Understanding how genetic variants influence disease risk and complex traits (variant-to-function) is one of the major challenges in human genetics. Here we present a model-driven framework to leverage human genome-scale metabolic networks to define how genetic variants affect biochemical reaction fluxes across major human tissues, including skeletal muscle, adipose, liver, brain and heart. As proof of concept, we build personalised organ-specific metabolic flux models for 524,615 individuals of the INTERVAL and UK Biobank cohorts and perform a fluxome-wide association study (FWAS) to identify 4312 associations between personalised flux values and the concentration of metabolites in blood. Furthermore, we apply FWAS to identify 92 metabolic fluxes associated with the risk of developing coronary artery disease, many of which are linked to processes previously described to play in role in the disease. Our work demonstrates that genetically personalised metabolic models can elucidate the downstream effects of genetic variants on biochemical reactions involved in common human diseases.

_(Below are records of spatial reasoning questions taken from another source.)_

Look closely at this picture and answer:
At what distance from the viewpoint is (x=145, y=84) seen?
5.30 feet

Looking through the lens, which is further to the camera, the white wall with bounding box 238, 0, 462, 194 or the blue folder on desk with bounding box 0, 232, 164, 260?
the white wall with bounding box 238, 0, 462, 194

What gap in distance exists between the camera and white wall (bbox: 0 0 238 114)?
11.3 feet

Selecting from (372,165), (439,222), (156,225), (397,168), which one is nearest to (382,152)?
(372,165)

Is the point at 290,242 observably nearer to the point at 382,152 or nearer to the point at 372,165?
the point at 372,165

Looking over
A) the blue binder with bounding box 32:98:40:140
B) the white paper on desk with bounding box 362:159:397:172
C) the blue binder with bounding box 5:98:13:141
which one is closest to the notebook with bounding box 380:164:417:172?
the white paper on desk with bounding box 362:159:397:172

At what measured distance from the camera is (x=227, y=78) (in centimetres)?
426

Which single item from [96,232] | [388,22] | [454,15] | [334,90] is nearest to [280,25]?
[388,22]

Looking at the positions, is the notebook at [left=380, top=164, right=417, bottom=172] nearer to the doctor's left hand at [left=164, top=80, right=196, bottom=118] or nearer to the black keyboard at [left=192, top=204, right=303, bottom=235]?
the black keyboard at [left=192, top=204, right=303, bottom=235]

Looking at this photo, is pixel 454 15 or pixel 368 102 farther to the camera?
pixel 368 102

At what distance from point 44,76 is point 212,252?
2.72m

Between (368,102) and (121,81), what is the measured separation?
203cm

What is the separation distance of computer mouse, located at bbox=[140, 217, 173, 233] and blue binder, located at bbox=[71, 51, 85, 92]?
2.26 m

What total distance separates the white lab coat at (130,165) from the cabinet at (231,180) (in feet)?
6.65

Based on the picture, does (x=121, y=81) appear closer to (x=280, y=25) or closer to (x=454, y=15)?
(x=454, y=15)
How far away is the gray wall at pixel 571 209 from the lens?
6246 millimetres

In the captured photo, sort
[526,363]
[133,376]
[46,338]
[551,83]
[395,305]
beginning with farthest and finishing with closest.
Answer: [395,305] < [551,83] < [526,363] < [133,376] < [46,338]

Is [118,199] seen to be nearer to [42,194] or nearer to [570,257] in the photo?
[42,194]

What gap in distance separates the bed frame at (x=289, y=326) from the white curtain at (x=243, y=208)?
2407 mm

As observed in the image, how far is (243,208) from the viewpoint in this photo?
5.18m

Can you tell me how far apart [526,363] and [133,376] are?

了解遗传变异如何影响疾病风险和复杂性状（变异到功能）是人类遗传学的主要挑战之一。在这里，我们提出了一个模型驱动的框架，以利用人类基因组规模的代谢网络来定义遗传变异如何影响主要人体组织（包括骨骼肌、脂肪、肝脏、大脑和心脏）的生化反应通量。作为概念证明，我们为 INTERVAL 和 UK Biobank 队列中的 524,615 名个体建立了个性化的器官特异性代谢通量模型，并进行了全通量组关联研究 (FWAS)，以确定个性化通量值与血液中代谢物浓度之间的 4312 种关联. 此外，我们应用 FWAS 来识别与患冠状动脉疾病的风险相关的 92 种代谢通量，其中许多与先前描述的在疾病中起作用的过程有关。我们的工作表明，遗传个性化代谢模型可以阐明遗传变异对常见人类疾病中涉及的生化反应的下游影响。